Methods of incorporation
Hopefully, the process by which the terms have been drafted will have included advice on how the terms might best be incorporated into any relevant contracts. Typically, a printed set of the terms and conditions form part of the written contract form which has to be signed by the customer. Alternatively, the terms may be endorsed on to the reverse of the quotation form, which is sent to the customer as part of the sales process, so that they become incorporated when that quotation is accepted by the customer.
The problems which arise
One of the real difficulties with a set of standard terms of business is that a business will often not appreciate the effectiveness of their terms of business until a major dispute arises.
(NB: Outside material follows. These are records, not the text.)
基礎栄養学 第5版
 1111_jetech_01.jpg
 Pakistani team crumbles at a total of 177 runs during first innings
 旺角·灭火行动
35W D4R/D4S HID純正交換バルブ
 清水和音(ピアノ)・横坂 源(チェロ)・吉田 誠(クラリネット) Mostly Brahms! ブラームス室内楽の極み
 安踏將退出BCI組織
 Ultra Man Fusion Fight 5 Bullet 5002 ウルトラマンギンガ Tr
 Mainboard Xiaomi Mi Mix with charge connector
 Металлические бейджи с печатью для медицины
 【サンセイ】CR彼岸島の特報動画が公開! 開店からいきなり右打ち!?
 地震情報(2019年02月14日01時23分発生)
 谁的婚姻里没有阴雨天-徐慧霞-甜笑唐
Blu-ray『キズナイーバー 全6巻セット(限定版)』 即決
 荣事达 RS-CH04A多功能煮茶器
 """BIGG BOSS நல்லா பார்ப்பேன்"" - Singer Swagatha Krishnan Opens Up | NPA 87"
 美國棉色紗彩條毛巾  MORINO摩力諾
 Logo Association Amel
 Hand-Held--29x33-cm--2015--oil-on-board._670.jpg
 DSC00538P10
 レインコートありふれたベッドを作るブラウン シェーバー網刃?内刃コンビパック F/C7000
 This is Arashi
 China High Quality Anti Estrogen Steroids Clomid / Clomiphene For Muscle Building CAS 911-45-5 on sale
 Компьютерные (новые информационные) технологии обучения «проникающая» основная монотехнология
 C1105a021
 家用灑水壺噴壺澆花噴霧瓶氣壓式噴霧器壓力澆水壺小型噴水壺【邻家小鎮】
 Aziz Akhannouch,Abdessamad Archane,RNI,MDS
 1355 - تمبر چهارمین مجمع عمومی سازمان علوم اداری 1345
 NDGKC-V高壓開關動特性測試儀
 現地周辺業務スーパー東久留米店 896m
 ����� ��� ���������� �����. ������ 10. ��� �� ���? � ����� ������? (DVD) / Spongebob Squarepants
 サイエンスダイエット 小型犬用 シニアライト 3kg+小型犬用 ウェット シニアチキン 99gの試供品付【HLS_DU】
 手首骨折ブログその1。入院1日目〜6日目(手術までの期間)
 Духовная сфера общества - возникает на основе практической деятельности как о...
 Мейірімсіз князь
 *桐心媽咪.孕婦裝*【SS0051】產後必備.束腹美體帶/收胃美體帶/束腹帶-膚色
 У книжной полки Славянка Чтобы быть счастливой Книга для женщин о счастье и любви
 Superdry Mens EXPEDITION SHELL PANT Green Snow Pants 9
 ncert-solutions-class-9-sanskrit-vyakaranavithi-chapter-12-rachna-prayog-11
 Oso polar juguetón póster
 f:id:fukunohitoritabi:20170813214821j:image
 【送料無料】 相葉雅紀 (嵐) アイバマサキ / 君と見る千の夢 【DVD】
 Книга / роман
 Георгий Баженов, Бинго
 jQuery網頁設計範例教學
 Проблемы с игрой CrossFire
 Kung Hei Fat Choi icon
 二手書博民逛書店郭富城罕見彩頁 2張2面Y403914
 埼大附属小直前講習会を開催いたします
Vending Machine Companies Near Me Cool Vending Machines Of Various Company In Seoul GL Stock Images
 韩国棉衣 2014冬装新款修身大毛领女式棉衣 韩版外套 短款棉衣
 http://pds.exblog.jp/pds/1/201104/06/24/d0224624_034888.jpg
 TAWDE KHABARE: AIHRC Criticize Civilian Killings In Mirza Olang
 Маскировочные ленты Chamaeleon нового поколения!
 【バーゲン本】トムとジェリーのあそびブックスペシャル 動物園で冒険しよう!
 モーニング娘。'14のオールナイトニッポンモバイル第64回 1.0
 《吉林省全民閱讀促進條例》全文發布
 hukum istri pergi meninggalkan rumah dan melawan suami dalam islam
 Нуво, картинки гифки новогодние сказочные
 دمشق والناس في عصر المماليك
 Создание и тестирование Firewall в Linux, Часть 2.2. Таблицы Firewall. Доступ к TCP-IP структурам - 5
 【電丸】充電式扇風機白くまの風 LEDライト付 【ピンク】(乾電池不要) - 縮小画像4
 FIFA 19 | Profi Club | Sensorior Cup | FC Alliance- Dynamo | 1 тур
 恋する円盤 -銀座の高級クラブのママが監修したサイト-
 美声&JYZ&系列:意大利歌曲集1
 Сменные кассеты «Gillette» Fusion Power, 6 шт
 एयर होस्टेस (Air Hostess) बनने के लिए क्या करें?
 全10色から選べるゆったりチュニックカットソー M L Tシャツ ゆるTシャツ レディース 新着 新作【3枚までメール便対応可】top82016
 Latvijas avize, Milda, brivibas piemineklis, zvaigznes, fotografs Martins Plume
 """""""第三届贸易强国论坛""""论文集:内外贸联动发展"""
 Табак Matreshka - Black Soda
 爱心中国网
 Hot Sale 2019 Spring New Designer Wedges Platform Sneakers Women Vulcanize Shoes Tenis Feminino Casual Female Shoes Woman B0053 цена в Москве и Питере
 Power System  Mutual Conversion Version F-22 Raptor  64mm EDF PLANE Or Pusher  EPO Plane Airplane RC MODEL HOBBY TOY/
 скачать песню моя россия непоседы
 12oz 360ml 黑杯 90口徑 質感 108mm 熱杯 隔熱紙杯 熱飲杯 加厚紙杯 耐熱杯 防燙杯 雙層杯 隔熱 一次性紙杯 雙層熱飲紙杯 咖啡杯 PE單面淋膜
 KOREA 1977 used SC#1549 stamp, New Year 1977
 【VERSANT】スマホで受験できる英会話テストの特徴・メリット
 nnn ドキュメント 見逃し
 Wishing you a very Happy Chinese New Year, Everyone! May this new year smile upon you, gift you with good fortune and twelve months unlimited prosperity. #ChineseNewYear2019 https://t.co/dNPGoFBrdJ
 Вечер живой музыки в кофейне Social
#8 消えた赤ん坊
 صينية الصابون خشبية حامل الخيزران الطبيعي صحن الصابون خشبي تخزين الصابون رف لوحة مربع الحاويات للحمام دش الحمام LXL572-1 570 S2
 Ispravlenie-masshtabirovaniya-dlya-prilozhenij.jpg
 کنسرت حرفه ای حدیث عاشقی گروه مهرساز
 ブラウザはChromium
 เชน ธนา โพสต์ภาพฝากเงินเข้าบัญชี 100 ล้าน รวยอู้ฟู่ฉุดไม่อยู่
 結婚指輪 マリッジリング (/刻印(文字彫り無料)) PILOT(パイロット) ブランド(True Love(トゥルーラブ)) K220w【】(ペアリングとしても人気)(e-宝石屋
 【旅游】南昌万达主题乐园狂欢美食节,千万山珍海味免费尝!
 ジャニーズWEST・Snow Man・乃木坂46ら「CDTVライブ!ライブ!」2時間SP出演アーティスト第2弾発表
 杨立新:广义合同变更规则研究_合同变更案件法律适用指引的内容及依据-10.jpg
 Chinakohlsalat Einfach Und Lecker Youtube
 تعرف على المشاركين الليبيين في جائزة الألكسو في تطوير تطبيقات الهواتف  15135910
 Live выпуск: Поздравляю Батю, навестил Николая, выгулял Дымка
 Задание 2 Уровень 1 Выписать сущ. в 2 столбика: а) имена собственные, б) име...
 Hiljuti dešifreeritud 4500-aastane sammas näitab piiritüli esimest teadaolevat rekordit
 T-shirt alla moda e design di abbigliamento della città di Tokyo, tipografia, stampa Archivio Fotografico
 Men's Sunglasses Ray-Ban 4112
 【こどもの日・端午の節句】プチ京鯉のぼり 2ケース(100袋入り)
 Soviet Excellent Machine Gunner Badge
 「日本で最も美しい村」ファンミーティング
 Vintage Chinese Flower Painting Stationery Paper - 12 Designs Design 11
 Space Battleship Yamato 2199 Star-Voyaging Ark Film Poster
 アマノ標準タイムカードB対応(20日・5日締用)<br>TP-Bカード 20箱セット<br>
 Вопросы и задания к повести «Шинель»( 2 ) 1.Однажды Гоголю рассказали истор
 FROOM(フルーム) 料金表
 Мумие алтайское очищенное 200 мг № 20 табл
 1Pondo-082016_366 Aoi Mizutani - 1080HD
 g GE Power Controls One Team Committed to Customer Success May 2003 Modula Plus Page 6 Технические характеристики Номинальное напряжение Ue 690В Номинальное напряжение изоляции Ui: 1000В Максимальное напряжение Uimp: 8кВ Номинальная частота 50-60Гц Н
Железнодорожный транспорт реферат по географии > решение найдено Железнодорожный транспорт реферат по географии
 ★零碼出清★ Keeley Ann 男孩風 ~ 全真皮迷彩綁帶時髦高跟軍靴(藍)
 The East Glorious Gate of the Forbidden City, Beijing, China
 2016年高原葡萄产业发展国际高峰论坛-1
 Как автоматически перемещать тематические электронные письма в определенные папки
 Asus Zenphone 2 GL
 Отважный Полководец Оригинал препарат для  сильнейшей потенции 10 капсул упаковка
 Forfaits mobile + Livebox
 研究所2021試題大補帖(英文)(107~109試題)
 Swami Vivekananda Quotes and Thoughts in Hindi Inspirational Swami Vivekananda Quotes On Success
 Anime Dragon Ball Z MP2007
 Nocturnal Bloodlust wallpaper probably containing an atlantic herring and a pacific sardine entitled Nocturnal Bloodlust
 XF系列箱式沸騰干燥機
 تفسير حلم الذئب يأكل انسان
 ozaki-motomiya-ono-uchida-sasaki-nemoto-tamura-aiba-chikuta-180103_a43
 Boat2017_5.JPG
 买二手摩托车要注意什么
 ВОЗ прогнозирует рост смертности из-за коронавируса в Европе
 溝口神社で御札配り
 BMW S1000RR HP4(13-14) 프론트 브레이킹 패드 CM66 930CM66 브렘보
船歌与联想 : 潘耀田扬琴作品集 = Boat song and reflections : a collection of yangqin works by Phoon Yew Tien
At that point, even before examining the terms themselves, the lawyers get involved to advise on whether the terms have been incorporated into the contract.
Typically this gives rise to the following questions:
How, if at all, were the terms made known to the other party? In order for them to have been incorporated into the contract, they need to have been made known to, and have been accepted by, the other party prior to the formation of the contract. Since terms of business often contain terms as to payment, one common mistake is to print them on to the reverse of an invoice. However, it is clear that the invoice will only be rendered long after the contract has been concluded and usually after the contract has been performed. By then it is far too late for the terms to be incorporated into that contract.
In such situations, it would only be possible to argue that the terms have been incorporated if they have been used previously in a series of similar transactions.
Better still is to provide a set of terms with the first quotation. In a faster moving business the terms might be endorsed on to the reverse of the standard quotation forms. It may also be helpful if they are endorsed on to the reverse of any acknowledgement of order form that is used. However, whether reference to the terms on such a form alone will be an effective means of incorporating those terms will still depend upon other factors.
What happens if other terms are proposed? The seller may still find that although he has given a quote based upon his own standard terms, the purchaser decides to accept the quotation on the basis that he wishes the purchaser’s own terms of business will apply. In those situations, the Court has to decide which terms prevail. Generally speaking, the Court operates the “last shot” doctrine which provides that were the facts are no more complicated than that A makes an offer on A’s standard terms and B accepts that offer on B’s standard terms, and without more, performance follows what we will find is that there is a contract on B’s standard terms.
What happens if our terms are not incorporated? In more complex situations it is difficult to lay down a general rule which will apply. In recent cases the Court has also shown that it is prepared to come to the conclusion that neither party can rely upon its own terms of business because it was clear that the other party had rejected them. In those circumstances, the Court could conceivably find that there was no contract in place. However, if the contract has already been performed, it is likely to wish to infer the terms of the contract from other factors.
What lessons can be learned?
Do not rely on the fact that you have a set of standard terms and conditions to assume that this means that they apply to all of your contracts.
Ensure that those who deal regularly with the formation of contracts, whether in Purchasing or Sales, are familiar with the general provisions of contract law and understand what they need to do to ensure that the company’s terms and conditions are properly incorporated into the contracts they are negotiating.
Be particularly vigilant in circumstances where the other contracting party is seeking to incorporate their own terms of business.Do not assume that your own terms will apply unless the other party has made it clear that they accept this.